-------- 提示文

1月18日に4日間の日程を終えた第29回共産党大会は、田村智子氏の委員長就任という「23年ぶりのトップ交代」が大きく注目された。102年の党の歴史で初の女性党首が誕生したことは、率直に歓迎したい。


だが、トップ交代という大きな節目にもかかわらず、党大会が共産党の新たな時代を切り開いたとは感じられなかった。むしろ、この20年あまり「現実・柔軟路線」を掲げ、他の野党と「共闘」しつつソフトイメージを構築し、政権参画の可能性さえ視野に入れてきた流れから一転、組織が大きく「先祖返り」しているように思えた。


長い歴史を持つ日本じゅうの組織で現在起きていることかもしれないが、共産党も党内で「伝統的価値観」と「新たな価値観」のせめぎ合いが生じていると感じる。党勢が低迷すればするほど、伝統的価値観が強く前面に出てきて、時代の変化に対応できなくなってしまう。そんな苦しい現状を感じさせる党大会だったと思う。


■過去には「たしかな野党」で党勢拡大


少し歴史を振り返ってみたい。

----------------
-------- データ欄

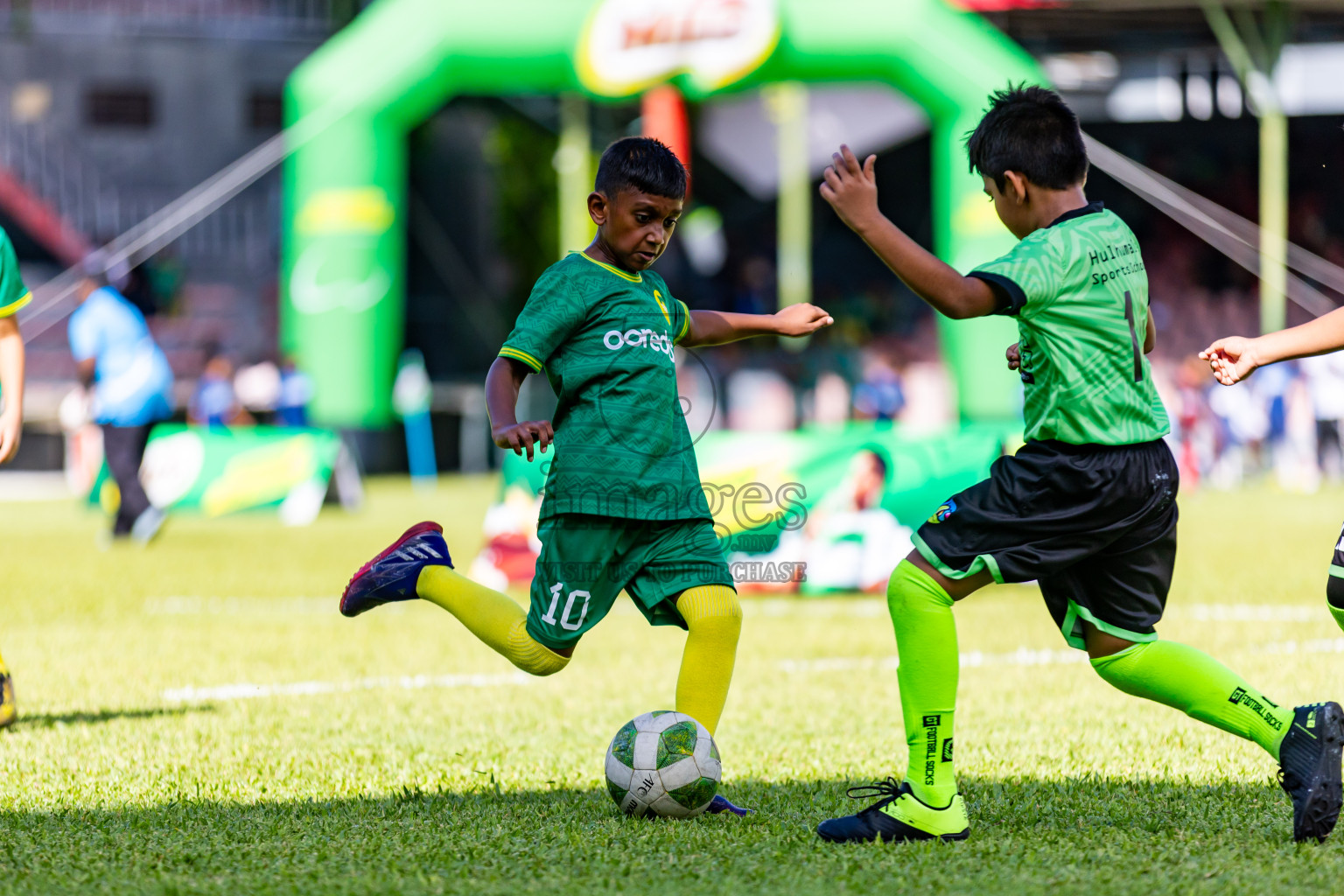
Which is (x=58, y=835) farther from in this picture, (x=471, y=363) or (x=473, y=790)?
(x=471, y=363)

----------------

提示文の筆者は、今回の共産党大会を「苦しい現状を感じさせる」ものだったと述べている。提示文が挙げる理由を、一〜三文で説明せよ。

筆者は、共産党の党内で「伝統的価値観」と「新たな価値観」のせめぎ合いが生じていると感じている。党勢が低迷すればするほど伝統的価値観が強く前面に出て、時代の変化に対応できなくなってしまう。党大会はそうした状況を感じさせるものだったからである。